You asked me to check the tunnels status and I saw that some of them were down but I had read somewhere those tunnels were coming up and down depending whether on the transport nodes were VMs connected to logical switches or not. It is to say, if there are no VMs connected to a logical switch (segment) in a transport node, that transport node doesn't activate the Geneve tunnel against other transport node cause it has no sense to maintain an enabled tunnel that won't have any traffic.
What I didn't notice was that I had two transport nodes that had never activated their tunnels against the edge nodes, no to other transport nodes but the edge ones. When I used the trace tool that comes with NSX GUI I realized the traffic were stuck in the tunnel that didn't exist!!!
My infrastructure for now is a 3-fully-collapsed-node, where I used them as transport, management and edge nodes. What I don't understand is why just one of them has the Geneve tunnels up against the edge transport node and the other two don't. All I read about sharing a host for edge and transport node is that you cannot share the same VLAN ID for overlay traffic when you use the same virtual switch for the host transport node VTEPs and for Edge Transport Node ones. I'm using the same VLAN ID and layer-3 segment for all the VTEPs, but I DO NOT use the same virtual switch for them inside the host. For the Host Transport Node I use a N-VDS that uses two physical vmnics (vmnic 2 and 3), and the Edge Transport Node VM is connected to another vSphere VDS that uses another two physical vmnics (0 and 1). I'll open another thread in order to see if someone knows what could be happening.
Thanks you very much.
Guido.
I finally solved the problem. I had to open a support ticket with VMware.

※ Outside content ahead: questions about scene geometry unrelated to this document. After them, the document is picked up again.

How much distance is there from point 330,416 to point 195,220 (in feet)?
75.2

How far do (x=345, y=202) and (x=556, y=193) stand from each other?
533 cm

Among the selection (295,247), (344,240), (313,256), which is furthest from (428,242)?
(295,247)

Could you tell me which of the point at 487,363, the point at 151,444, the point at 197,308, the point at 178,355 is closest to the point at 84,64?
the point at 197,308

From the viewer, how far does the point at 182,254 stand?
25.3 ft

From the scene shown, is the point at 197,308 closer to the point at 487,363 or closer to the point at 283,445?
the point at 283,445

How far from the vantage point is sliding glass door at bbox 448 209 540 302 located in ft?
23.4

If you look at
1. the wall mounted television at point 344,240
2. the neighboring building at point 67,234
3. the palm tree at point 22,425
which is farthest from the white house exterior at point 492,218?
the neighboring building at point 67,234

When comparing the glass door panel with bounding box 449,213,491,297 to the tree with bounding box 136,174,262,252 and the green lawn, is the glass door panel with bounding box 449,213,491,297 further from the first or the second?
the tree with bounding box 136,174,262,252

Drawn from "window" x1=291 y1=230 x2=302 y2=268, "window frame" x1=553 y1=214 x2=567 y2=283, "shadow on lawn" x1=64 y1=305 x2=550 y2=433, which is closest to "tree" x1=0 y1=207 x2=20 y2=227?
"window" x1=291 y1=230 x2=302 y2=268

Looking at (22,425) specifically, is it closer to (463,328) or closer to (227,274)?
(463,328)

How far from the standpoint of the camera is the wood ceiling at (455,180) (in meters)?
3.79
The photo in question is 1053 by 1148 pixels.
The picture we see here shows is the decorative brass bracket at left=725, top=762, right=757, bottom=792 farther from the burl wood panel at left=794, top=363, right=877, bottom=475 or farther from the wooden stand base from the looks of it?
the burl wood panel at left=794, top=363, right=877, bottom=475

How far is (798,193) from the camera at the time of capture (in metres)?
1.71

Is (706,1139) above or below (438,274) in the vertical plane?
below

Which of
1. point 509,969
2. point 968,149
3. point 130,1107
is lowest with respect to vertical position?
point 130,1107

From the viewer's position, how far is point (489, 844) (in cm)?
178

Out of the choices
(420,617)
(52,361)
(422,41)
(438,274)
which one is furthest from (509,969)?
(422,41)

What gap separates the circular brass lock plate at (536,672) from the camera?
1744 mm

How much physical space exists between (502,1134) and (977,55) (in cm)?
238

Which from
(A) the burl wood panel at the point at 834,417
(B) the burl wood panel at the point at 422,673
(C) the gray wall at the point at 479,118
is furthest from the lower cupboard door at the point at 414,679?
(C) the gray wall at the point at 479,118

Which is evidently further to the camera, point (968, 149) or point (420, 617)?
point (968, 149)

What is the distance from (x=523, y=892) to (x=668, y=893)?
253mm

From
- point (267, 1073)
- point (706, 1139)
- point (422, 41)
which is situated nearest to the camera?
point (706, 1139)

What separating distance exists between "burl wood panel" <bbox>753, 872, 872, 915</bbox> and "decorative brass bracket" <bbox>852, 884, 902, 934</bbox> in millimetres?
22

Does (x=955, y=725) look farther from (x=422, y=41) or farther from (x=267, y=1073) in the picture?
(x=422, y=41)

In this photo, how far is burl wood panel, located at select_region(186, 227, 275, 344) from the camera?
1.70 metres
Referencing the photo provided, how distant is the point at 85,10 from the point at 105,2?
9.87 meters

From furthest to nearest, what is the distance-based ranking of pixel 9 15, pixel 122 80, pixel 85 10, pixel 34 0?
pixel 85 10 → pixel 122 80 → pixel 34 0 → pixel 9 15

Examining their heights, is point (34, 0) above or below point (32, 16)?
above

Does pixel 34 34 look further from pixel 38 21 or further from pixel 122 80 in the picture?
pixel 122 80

The problem was that tunnels between the Host Transport Nodes and Edge Nodes were not up and running. However, in the NSX Manager GUI they appeared as up and in green color!!! There is a bug there that the GUI shows you tunnels UP and running where they are actually down and without connection between the VTEPs.
Those tunnels were down because there was no layer-3 connection between the Host Transport Node VTEPs and the Edge Node VTEP. This infrastructure were running on a HP chassis C7000 with two Virtual Connect switches. There was a problem in the configuration of the core switch LAG ports. In the core, the ports that were connected to the Virtual Connect HP switches shouldn't have been configured as a LAG (port-channel) but as single ports.
We unconfigured the LAG and everything began to work.
Thanks for your help.
Guido.
Where are you getting the ICONs/Stencils for the drawings?
Hi,
It is in the nsx-t gui itself.
Yeah I know, was hoping there was external icons for concept diagrams.